- Directed by: Orson Welles
- Written by: William Shakespeare (play) Roger Hill (abridgment) Orson Welles (voiceover)
- Produced by: Roger Hill
- Starring: Orson Welles
- Cinematography: Orson Welles
- Release date: 1933;
- Country: United States
- Language: English

= Twelfth Night (1933 film) =

Twelfth Night is a 1933 American Pre-Code short color film, notable as the very earliest surviving film directed by Orson Welles, then aged 17. It is a recording of the dress rehearsal of Welles's own abridged production at his alma mater, the Todd School for Boys, where he had returned to direct this adaptation of Shakespeare's Twelfth Night for the Chicago Drama Festival in 1933. The play won first prize at that year's festival, presented as part of the 1933 Chicago World's Fair, A Century of Progress Exposition.

==Production==
After Orson Welles's return from Europe, his friend and former headmaster Roger Hill invited him to join the Todd faculty and co-direct the Todd School's production of Twelfth Night. Using the edited version of the play that would appear in their book Everybody's Shakespeare (1934), Welles designed the costumes and conceived and created the set.
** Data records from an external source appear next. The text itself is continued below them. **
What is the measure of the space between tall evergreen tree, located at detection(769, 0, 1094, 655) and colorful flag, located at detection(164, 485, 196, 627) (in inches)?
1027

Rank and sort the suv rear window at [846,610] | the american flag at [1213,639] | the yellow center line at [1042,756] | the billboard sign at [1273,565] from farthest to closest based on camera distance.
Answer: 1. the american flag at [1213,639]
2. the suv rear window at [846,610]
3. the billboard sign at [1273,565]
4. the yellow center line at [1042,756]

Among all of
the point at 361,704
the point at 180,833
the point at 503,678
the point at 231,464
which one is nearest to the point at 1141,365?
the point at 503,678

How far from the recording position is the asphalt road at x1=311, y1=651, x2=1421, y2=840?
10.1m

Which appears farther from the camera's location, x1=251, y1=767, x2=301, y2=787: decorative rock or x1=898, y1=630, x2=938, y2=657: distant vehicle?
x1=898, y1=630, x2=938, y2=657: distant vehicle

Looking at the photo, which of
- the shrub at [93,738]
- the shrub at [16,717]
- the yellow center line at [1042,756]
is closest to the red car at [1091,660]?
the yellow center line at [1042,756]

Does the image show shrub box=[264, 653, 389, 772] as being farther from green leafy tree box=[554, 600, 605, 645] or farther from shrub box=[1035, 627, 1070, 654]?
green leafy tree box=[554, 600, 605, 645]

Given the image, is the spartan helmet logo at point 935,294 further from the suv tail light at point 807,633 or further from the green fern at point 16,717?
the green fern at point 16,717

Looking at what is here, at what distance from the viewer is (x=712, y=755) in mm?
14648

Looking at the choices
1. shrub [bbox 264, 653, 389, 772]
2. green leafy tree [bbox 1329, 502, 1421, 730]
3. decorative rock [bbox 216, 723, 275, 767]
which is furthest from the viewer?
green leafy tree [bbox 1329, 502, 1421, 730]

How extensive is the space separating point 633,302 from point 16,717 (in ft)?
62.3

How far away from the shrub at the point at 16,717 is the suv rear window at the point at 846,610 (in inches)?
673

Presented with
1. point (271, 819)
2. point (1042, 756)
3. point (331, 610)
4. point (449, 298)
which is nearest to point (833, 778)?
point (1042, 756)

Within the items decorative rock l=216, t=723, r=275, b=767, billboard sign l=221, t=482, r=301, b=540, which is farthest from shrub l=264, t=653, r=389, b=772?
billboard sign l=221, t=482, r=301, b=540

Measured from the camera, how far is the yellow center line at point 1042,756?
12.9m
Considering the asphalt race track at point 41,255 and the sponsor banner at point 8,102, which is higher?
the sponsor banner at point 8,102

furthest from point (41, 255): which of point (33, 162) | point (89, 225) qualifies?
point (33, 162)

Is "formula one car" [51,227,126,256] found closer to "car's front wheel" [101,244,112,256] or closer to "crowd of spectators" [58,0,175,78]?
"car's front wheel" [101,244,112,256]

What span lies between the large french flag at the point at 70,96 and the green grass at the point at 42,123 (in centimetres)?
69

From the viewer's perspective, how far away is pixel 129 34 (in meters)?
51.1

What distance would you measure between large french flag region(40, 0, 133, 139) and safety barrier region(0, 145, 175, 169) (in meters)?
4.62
The production made use of Kenneth Macgowan's concept of having the stage as a giant open book, with the turning pages being changes of scenery, painted by Welles himself.

Using a 16mm motion picture camera loaned to him by Hill, Welles increased the lighting and filmed most of a dress rehearsal in color — his very first film. Welles operated the camera himself, leaving it in a static position in the auditorium. A silent film camera was used, but Welles later recorded an accompanying narration on a gramophone disc.

Hill suggested to Welles that he film the play, wrote biographer Frank Brady, who viewed the result firsthand:
The print that I saw of Orson's Twelfth Night in Roger Hill's living room in Miami, a half-century later, was still perfectly preserved with rich color and quite professionally focused but without any camera movement, or pronounced flourishes or angles. It was simply shot from one point of view, perhaps from the middle of the tenth row of the theater: an amateur recording of the play on film rather than a piece of cinema.

The Todd School production of Twelfth Night received the silver cup from the Chicago Drama League after competition at the Century of Progress Exposition in July–August 1933. The cast included Hascy Tarbox as Sir Andrew Aguecheek and Roger Hill's daughter Joanne Hill as Viola. The play was presented at the English Village at the Chicago World's Fair.

"A short film excerpt from it is still in the Hills' possession", wrote critic Richard France. "Unfortunately, Welles's original staging was not used, only his set. A small backdrop is completely covered with a bright stylized rendering of a London street."

==Preservation status==
In the 1930s and 1940s, rental copies of the film were distributed to schools and drama societies. The film was once believed lost, but at least one extended fragment survived in the private possession of Welles's former teacher and lifelong mentor Roger Hill, who produced the play. In March 2024, that copy was digitized by Hill's granddaughter and made available on the internet.

Although it is the earliest surviving footage filmed by Welles, it was not the first time he had used a film camera. He told a biographer that he had first done so when making a silent home movie of a visit to St. Peter's Basilica in the Vatican, at the age of nine (in 1924–1925).